Millard Yost’s face fell when the Hunsenmeir sisters pushed through the door. “Hi, girls,” he managed to say.
“Hi, Millard,” they replied.
“Sure hope you two are getting along today.” He nervously laughed as his fingers drummed on the expensive glass display cases.
“We’re thick as thieves.” Louise laughed.
“And hungry. How about one dozen glazed doughnuts, six cake doughnuts, and six chocolate-covered doughnuts.”
“All right.”
He immediately began filling the order.
“And two coffees.”
“Sweetie—” he called.
His wife, Lillian, entered from the rear. The Yosts lived behind the store. “What?”
“Could you get the girls two coffees while I do this?”
“Hey, Millard, are you trying to get rid of us?” Julia joked.
“No, no,” he lied.
“Really, what happened at Cadwalder’s was, uh …”—Juts glanced at Louise and decided not to get into it—“unfortunate.”
“There you go.” He handed over the doughnuts in a bright white paper bag as Lillian gave them coffee in heavy mugs.
“We can’t take your mugs.”
“No, no, you all just keep them.” Millard made change.
“Can’t we eat here?” Louise inquired.
Lillian pointed at the clock. “Closing time.”
“Now, you girls just go on and keep those mugs.” Millard ushered them out the front door, locking it the minute Julia’s back foot hit the pavement.
They climbed back into the car. “Jeez, Sis, think everyone’s going to be like this?”
Louise grabbed a chocolate doughnut. “They’ll forget.”
“Maybe we’d better not go into shops together.”
“I still don’t think it was that bad.

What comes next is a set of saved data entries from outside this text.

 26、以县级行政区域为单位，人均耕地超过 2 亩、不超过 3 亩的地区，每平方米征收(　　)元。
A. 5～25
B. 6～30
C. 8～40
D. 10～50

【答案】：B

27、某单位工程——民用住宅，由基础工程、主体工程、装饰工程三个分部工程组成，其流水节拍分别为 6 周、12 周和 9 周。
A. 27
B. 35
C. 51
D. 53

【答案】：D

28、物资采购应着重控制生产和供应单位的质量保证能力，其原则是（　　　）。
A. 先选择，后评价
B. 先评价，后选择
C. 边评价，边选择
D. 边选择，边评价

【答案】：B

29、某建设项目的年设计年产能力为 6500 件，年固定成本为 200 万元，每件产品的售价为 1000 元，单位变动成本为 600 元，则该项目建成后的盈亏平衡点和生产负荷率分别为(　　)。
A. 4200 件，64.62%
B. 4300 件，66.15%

If it weren’t for that horrible Popeye Huffstetler.”
“Well, even if he hadn’t put the picture in the paper I guess it would have gotten round.” Juts sighed.
“The Trumpet only carried a small column on it. We’ll shop in Pennsylvania.”

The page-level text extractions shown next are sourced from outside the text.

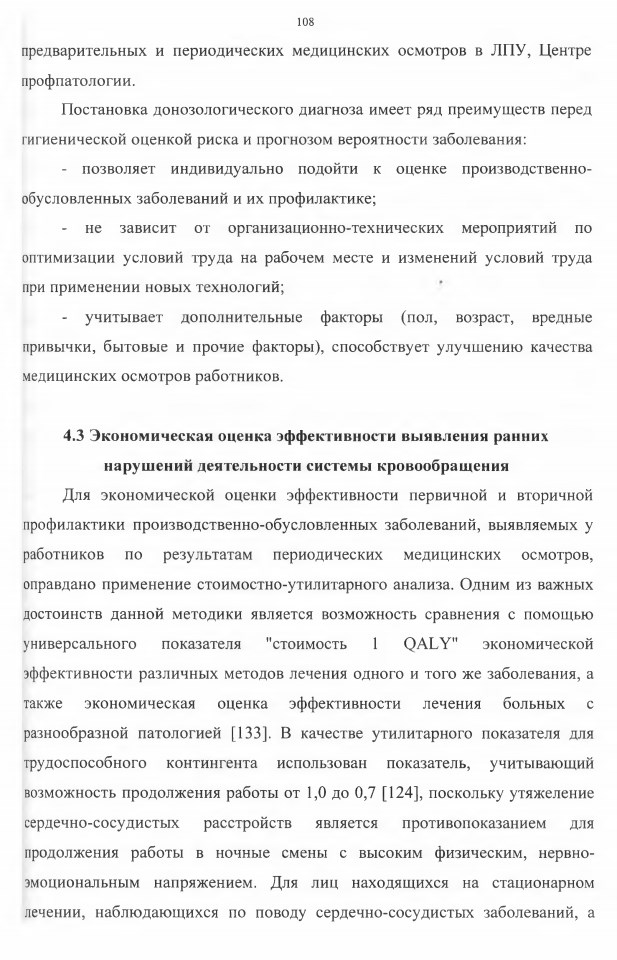 108

предварительных и периодических медицинских осмотров в ЛПУ, Центре профпатологии.

Постановка донозологического диагноза имеет ряд преимуществ перед гигиенической оценкой риска и прогнозом вероятности заболевания:

- позволяет индивидуально подойти к оценке производственно-обусловленных заболеваний и их профилактике;

- не зависит от организационно-технических мероприятий по оптимизации условий труда на рабочем месте и изменений условий труда при применении новых технологий;

- учитывает дополнительные факторы (пол, возраст, вредные привычки, бытовые и прочие факторы), способствует улучшению качества медицинских осмотров работников.

4.3 Экономическая оценка эффективности выявления ранних нарушений деятельности системы кровообращения

Для экономической оценки эффективности первичной и вторичной профилактики производственно-обусловленных заболеваний, выявляемых у работников по результатам периодических медицинских осмотров, оправдано применение стоимостно-утилитарного анализа. Одним из важных достоинств данной методики является возможность сравнения с помощью универсального показателя "стоимость 1 QALY" экономической эффективности различных методов лечения одного и того же заболевания, а также экономическая оценка эффективности лечения больных с разнообразной патологией [133]. В качестве утилитарного показателя для трудоспособного контингента использован показатель, учитывающий возможность продолжения работы от 1,0 до 0,7 [124], поскольку утяжеление сердечно-сосудистых расстройств является противопоказанием для продолжения работы в ночные смены с высоким физическим, нервно-эмоциональным напряжением. Для лиц находящихся на стационарном лечении, наблюдающихся по поводу сердечно-сосудистых заболеваний, а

“They don’t like to admit that the Clarion got the scoop.” The glazed doughnut seemed to melt on her tongue. “You know, Wheezer, we can’t keep these mugs.”
Louise studied the hefty white mugs with a thin dark green line painted around the top.
“Is your doughnut spoiled?” She knew Juts felt bad.
“No. Best doughnuts in Maryland. It’s just, I wish Chessy wasn’t working so hard and now he’s going to work nights too. Just because—you know.”